● **EXCERPT PROVIDED**
# LED lighting



## Masterplaster (Oct 9, 2012)

Hi all, recently did a curved ceiling, builder was very pleased with finished product as was I. 
When the job was quoted I suggested that it should probably be level 5. They were not interested. 
Now led lighting has gone in and you can see every joint and screw hole and they ring me and say what are you going to do about it? 
Still owe me ten grand, ceiling is painted. 
Has any one had this issue or have a way to overcome the problem?
Thanks


----------



## moore (Dec 2, 2010)

PAINTERS!!!:furious:


----------



## Philma Crevices (Jan 28, 2012)

Masterplaster said:


> Has any one had this issue or have a way to overcome the problem?
> Thanks


Ya, do it right the first time :thumbsup:
They didn't pay for the level of finish that the lid needed, and you saw the possible problem so...
To give you a good answer, need to know a few things. Sprayed or rolled/backrolled paint? Paper or mesh :whistling2: 3 coats on all joints/screws? 

Pretty much anywhere light is a concern, walls that shine up sunup or sundown, or as you have with fixtures, need a little more attention. We 3 coat all of our joints/beads because the expectation of lvl 4 isn't what it used to be. Also, LEDs are just as bad as natural light... if not worse.

If you finished it to your contract, then you "could" T&M the fix. You did mention level 5'ing it as a precaution, so you would be in the right.

*The fix is skim all flashing joints again, hit screws


----------



## gazman (Apr 29, 2011)

Gday Masterplaster. AWCI has some helpful info that you can show the builder. We all know that a level 5 finish is required in a lot of cases, but the tight wad builders wont pay for it and then cry foul when it is not perfect.:furious:
Hope this helps.

http://www.awci.org.au/docs/page/4/294/378/Levels of Finish - Plasterboard Expectations.pdf

http://www.awci.org.au/cgi-bin/page.cgi?id=159


----------



## fenez (Nov 30, 2009)

● **WRITTEN INSTRUCTION**
Could you repeat the part of the LED lighting thread starting at "Hi all, recently" and ending at "ceiling is painted.", word for word? The data that comes next is separate from the LED lighting thread.

● **STORED ROWS**
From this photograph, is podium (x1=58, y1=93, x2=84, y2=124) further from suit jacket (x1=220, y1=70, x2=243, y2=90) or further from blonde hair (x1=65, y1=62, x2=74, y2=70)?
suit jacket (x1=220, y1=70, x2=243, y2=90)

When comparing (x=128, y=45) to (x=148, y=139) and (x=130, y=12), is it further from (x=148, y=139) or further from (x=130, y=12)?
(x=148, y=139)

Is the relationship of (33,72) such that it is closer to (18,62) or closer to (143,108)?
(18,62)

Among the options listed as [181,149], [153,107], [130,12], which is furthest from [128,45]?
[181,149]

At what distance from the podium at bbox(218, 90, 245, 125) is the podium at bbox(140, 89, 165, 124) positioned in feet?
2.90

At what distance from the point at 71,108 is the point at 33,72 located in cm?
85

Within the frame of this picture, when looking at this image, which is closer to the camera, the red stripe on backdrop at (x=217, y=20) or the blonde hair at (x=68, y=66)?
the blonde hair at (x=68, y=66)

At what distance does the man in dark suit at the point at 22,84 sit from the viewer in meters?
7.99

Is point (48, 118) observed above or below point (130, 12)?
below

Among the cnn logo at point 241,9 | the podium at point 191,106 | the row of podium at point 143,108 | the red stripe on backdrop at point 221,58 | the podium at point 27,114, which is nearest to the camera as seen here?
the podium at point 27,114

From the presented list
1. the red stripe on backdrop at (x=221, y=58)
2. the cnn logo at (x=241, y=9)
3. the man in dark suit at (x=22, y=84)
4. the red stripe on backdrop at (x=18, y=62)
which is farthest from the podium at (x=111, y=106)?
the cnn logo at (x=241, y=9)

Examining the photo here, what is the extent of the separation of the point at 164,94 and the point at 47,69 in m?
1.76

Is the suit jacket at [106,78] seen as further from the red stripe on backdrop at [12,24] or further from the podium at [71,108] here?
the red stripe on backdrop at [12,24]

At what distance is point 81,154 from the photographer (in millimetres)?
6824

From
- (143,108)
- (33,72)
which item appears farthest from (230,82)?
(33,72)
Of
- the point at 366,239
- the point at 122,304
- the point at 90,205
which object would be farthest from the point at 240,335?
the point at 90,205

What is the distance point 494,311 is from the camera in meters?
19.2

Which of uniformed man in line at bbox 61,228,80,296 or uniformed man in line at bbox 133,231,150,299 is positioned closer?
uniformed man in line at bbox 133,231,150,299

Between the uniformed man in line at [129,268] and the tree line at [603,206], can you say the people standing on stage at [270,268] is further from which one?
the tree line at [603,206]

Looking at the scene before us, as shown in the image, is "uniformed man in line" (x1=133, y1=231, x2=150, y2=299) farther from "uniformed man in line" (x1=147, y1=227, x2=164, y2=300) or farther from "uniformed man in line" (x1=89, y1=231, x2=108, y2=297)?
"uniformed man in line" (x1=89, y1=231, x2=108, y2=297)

● **CORRECT OUTPUT**
Hi all, recently did a curved ceiling, builder was very pleased with finished product as was I. 
When the job was quoted I suggested that it should probably be level 5. They were not interested. 
Now led lighting has gone in and you can see every joint and screw hole and they ring me and say what are you going to do about it? 
Still owe me ten grand, ceiling is painted.